▸ **DOCUMENT TEXT**
The uncomfortable middle ground

Both extremes of the debate are wrong.

The techno-optimists who say “robots will create more jobs than they destroy” are right in the near term but wrong in the long term, at least within directly affected sectors. If humanoid robots become as capable as their makers promise, they will eventually displace more workers in manufacturing and logistics than the robotics industry itself employs.

The doomers who say “mass unemployment is coming” are wrong in the near term and likely wrong in the long term, because they consistently underestimate the economy’s ability to create entirely new categories of work. But they are right about the transition period being painful for specific workers in specific industries.

The real finding is this: the near-term crisis is not robots taking jobs. It is the robotics industry being unable to find workers. The medium-term crisis is not mass unemployment. It is a brutal skills mismatch where hundreds of thousands of people need retraining and the systems to retrain them do not exist at scale.

What needs to happen

If the analysis above is correct, the policy response should be obvious. But it is not happening fast enough.

Vocational training programs need to add mechatronics and robotics maintenance tracks now. Not in five years. Now. The training pipeline is 2-4 years long, and the industry needs graduates by 2028-2029 to support the production ramp. Germany’s dual education system is the closest model, where apprentices split time between classroom and factory floor. Most countries have nothing comparable for robotics.

Companies need to invest in retraining before they deploy. Every major humanoid robot deployment should include a workforce development component. If you are replacing 50 warehouse workers with 20 robots and 10 human operators, the math says you should retrain 10 of those 50 workers to be the robot operators and maintenance techs. Some companies are doing this. Most are not.

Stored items

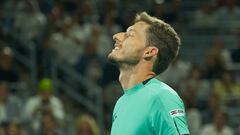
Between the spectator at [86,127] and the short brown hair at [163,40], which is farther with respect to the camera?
the spectator at [86,127]

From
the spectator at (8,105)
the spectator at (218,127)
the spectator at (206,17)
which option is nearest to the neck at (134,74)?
the spectator at (8,105)

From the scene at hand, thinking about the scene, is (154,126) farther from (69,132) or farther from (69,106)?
(69,106)

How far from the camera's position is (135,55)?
3516mm

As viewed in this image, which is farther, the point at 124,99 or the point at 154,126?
the point at 124,99

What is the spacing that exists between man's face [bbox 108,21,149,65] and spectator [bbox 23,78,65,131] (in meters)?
6.14

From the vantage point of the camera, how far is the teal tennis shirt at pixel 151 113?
322cm

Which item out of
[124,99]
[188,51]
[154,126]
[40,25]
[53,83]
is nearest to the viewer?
[154,126]

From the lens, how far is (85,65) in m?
11.6

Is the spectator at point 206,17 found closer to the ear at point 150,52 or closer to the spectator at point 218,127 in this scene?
the spectator at point 218,127

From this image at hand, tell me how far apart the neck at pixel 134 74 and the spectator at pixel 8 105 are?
636 cm

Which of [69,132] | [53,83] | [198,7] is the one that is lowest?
[69,132]

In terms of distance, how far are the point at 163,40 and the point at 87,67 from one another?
8.10 m

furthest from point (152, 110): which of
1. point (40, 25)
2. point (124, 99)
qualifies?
point (40, 25)

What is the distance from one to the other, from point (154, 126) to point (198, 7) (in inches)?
435
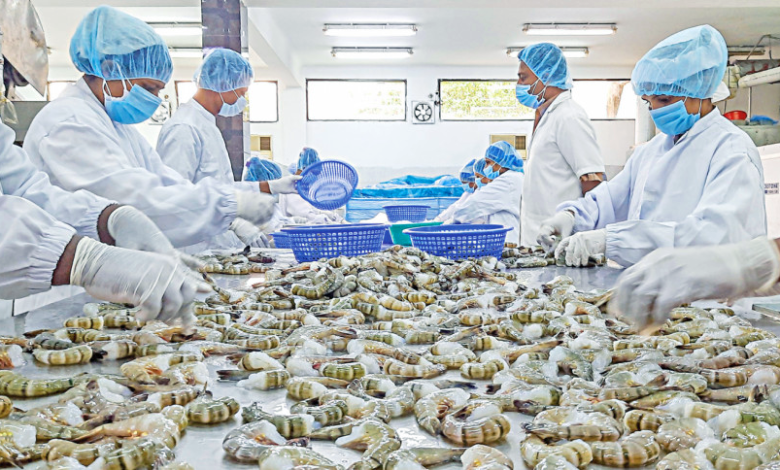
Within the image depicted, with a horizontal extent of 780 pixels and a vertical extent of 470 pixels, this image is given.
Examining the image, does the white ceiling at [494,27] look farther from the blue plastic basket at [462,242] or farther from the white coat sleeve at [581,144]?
the blue plastic basket at [462,242]

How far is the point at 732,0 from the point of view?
7.75m

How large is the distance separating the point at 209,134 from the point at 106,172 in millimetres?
1552

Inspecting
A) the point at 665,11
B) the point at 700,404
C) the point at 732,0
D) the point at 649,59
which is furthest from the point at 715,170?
the point at 665,11

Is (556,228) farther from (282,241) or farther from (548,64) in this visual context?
(282,241)

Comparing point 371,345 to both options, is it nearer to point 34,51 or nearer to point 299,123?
point 34,51

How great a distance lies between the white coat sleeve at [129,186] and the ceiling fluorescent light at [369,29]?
7.91m

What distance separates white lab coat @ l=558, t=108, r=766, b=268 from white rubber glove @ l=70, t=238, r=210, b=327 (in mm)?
1698

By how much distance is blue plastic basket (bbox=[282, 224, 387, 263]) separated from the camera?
2.97m

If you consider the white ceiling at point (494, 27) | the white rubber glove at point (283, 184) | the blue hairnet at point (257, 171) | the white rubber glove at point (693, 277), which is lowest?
the white rubber glove at point (693, 277)

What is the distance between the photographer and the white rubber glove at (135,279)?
4.55 ft

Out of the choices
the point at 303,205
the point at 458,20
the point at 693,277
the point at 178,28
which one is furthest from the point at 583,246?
the point at 178,28

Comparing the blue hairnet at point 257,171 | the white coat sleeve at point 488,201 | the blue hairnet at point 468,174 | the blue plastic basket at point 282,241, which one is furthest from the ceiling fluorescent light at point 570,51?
the blue plastic basket at point 282,241

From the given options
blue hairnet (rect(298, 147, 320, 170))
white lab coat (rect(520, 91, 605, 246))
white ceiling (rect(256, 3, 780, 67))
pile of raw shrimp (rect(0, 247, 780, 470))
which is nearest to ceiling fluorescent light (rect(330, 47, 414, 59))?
white ceiling (rect(256, 3, 780, 67))

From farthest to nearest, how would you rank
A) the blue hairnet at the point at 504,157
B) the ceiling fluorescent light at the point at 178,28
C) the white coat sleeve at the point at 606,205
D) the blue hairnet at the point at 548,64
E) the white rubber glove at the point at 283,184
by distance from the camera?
the ceiling fluorescent light at the point at 178,28
the blue hairnet at the point at 504,157
the blue hairnet at the point at 548,64
the white rubber glove at the point at 283,184
the white coat sleeve at the point at 606,205
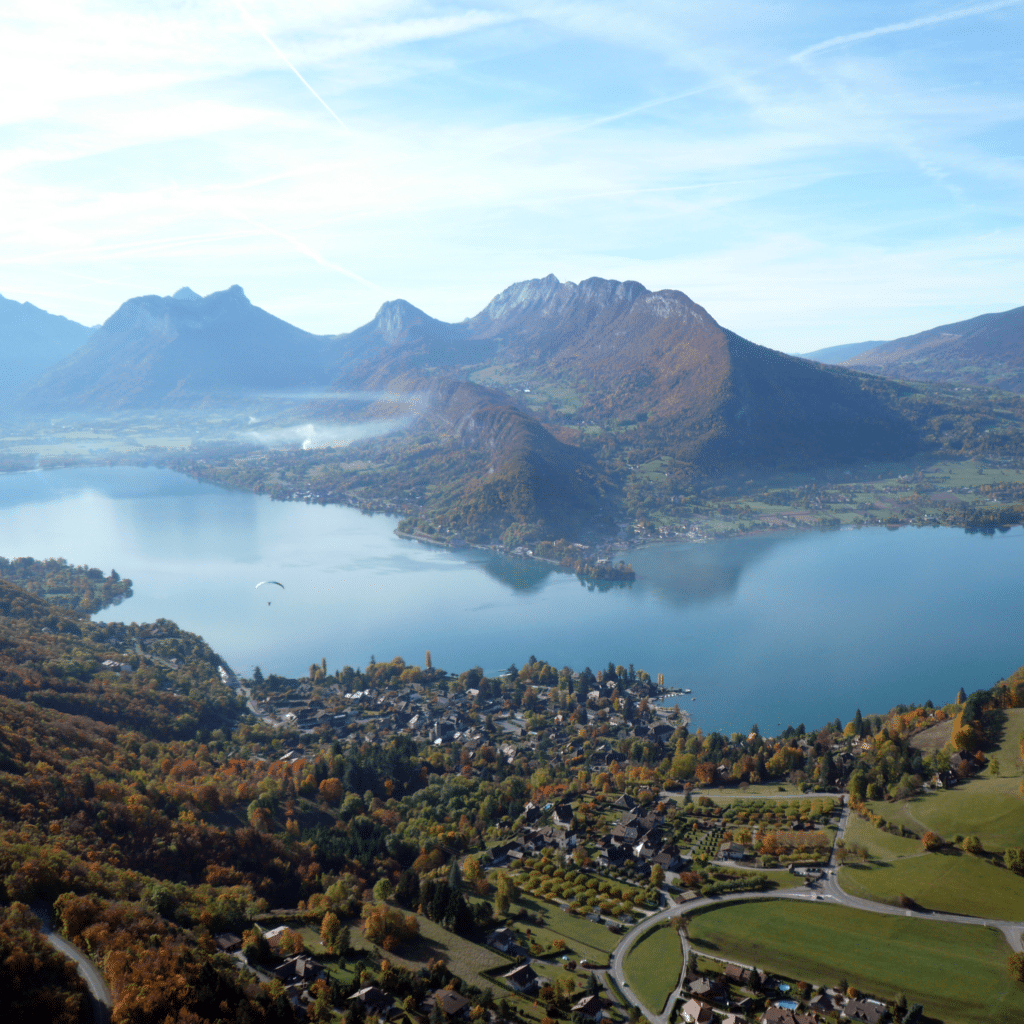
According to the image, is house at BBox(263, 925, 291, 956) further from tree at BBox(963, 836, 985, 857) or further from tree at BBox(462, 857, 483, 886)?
tree at BBox(963, 836, 985, 857)

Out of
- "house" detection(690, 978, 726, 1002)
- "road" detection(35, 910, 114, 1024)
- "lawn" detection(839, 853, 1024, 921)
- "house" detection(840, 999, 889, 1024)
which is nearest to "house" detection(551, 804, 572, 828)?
"lawn" detection(839, 853, 1024, 921)

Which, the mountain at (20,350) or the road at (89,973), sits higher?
the mountain at (20,350)

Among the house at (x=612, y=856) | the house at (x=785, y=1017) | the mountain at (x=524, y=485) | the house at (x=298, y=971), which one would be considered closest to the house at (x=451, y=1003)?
the house at (x=298, y=971)

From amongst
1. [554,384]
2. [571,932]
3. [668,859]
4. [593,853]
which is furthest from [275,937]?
[554,384]

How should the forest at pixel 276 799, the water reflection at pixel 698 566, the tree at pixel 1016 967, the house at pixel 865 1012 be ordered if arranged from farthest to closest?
the water reflection at pixel 698 566
the tree at pixel 1016 967
the house at pixel 865 1012
the forest at pixel 276 799

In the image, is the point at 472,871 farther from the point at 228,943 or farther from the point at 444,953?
the point at 228,943

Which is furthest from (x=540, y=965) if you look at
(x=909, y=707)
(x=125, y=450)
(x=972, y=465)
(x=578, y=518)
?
(x=125, y=450)

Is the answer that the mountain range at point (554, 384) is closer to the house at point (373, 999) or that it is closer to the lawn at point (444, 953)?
the lawn at point (444, 953)
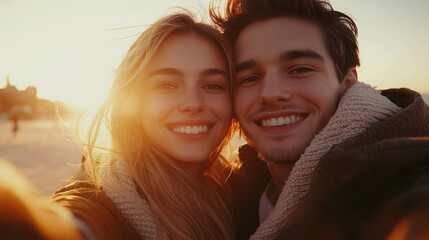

▸ **PROBLEM SET**
A. According to the text on humanoid robots and jobs, why must vocational programs add mechatronics and robotics maintenance tracks now instead of in five years? Answer in one to three sentences.
B. Resume the text on humanoid robots and jobs, picking up right after its final sentence, "Most are not."

▸ **RESPONSES**
A. The training pipeline takes 2-4 years, and the industry needs graduates by 2028-2029 to support the production ramp. Waiting five years would leave no trained workers ready in time.

B.
Universities need to stop treating robotics as a subdiscipline of CS or ME. Robotics is its own field. It requires integrated curricula that combine mechanical engineering, electrical engineering, computer science, AI/ML, and human factors. The best robotics programs already do this, but there are fewer than 50 graduate programs globally that qualify, and almost no undergraduate or vocational programs at that level of integration.

Governments need to fund transition programs, not try to slow deployment. The worst policy response is to restrict humanoid robot deployment to “protect jobs.” This just ensures that other countries capture the robotics industry jobs while yours loses both the robotics jobs and the manufacturing jobs (because your factories become uncompetitive against robotics-enhanced competitors).

The math, summarized

Goldman Sachs projects 250,000 humanoid robots deployed by 2035. Here is what getting to that number requires in human labor.

For every robot deployed, the industry creates roughly 0.6 direct jobs. Including indirect economic effects, that number rises to 1.2-1.8 jobs per robot. Against Goldman’s 250,000 displaced positions (many of which are currently unfilled), the net employment effect through 2035 is roughly neutral, possibly slightly positive if you account for unfilled manufacturing vacancies.

The story changes after 2035. If humanoid robots reach the kind of capability and cost levels that Goldman’s bull case envisions, displacement will accelerate faster than job creation. But that is a different problem for a different decade.

The problem for this decade is straightforward. The robotics industry is hiring, and there is almost nobody to hire. The people who should be training to become robotics technicians, fleet operators, and AI data specialists in 2035 need to start that training in 2026 or 2027. Most of them do not know these jobs exist.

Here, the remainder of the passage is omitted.